### DIRECTIONS FOR THIS TASK
Put the records into a numbered list, starting at the beginning and ending at the line that contains "2018 Honda Civic 10th Gen - Image 9 of 21". Include that line and omit any blank lines.

### DATA TO PROCESS
━━━━━━━━━━━━━━━━━━━━━━━━━━━━━━

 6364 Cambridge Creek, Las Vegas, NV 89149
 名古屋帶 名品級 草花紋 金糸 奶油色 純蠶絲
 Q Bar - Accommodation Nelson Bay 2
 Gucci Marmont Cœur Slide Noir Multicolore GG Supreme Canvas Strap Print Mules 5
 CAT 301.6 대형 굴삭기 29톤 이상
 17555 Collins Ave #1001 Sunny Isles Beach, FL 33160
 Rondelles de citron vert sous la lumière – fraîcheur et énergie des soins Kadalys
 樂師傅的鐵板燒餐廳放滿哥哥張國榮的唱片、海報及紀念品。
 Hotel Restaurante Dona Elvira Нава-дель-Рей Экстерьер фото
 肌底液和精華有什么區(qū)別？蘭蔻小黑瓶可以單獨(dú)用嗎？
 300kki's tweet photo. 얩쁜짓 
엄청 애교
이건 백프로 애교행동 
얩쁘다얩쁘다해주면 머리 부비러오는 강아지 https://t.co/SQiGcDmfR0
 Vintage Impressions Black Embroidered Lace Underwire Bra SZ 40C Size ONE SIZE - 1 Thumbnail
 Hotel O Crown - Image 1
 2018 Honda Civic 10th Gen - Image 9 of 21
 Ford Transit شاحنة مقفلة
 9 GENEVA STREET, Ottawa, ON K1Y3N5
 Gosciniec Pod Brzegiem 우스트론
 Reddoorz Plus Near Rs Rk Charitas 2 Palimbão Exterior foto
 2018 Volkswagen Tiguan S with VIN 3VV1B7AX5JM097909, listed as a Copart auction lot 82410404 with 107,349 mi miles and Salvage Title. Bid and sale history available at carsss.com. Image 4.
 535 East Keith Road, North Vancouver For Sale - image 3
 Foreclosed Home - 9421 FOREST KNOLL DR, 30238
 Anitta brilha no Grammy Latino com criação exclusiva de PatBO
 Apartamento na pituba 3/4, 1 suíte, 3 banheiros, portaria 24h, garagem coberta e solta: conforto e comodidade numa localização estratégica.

━━━━━━━━━━━━━━━━━━━━━━━━━━━━━━

### RESPONSE FOR THIS EXERCISE
1.  6364 Cambridge Creek, Las Vegas, NV 89149
2.  名古屋帶 名品級 草花紋 金糸 奶油色 純蠶絲
3.  Q Bar - Accommodation Nelson Bay 2
4.  Gucci Marmont Cœur Slide Noir Multicolore GG Supreme Canvas Strap Print Mules 5
5.  CAT 301.6 대형 굴삭기 29톤 이상
6.  17555 Collins Ave #1001 Sunny Isles Beach, FL 33160
7.  Rondelles de citron vert sous la lumière – fraîcheur et énergie des soins Kadalys
8.  樂師傅的鐵板燒餐廳放滿哥哥張國榮的唱片、海報及紀念品。
9.  Hotel Restaurante Dona Elvira Нава-дель-Рей Экстерьер фото
10.  肌底液和精華有什么區(qū)別？蘭蔻小黑瓶可以單獨(dú)用嗎？
11.  300kki's tweet photo. 얩쁜짓 
12. 엄청 애교
13. 이건 백프로 애교행동 
14. 얩쁘다얩쁘다해주면 머리 부비러오는 강아지 https://t.co/SQiGcDmfR0
15.  Vintage Impressions Black Embroidered Lace Underwire Bra SZ 40C Size ONE SIZE - 1 Thumbnail
16.  Hotel O Crown - Image 1
17.  2018 Honda Civic 10th Gen - Image 9 of 21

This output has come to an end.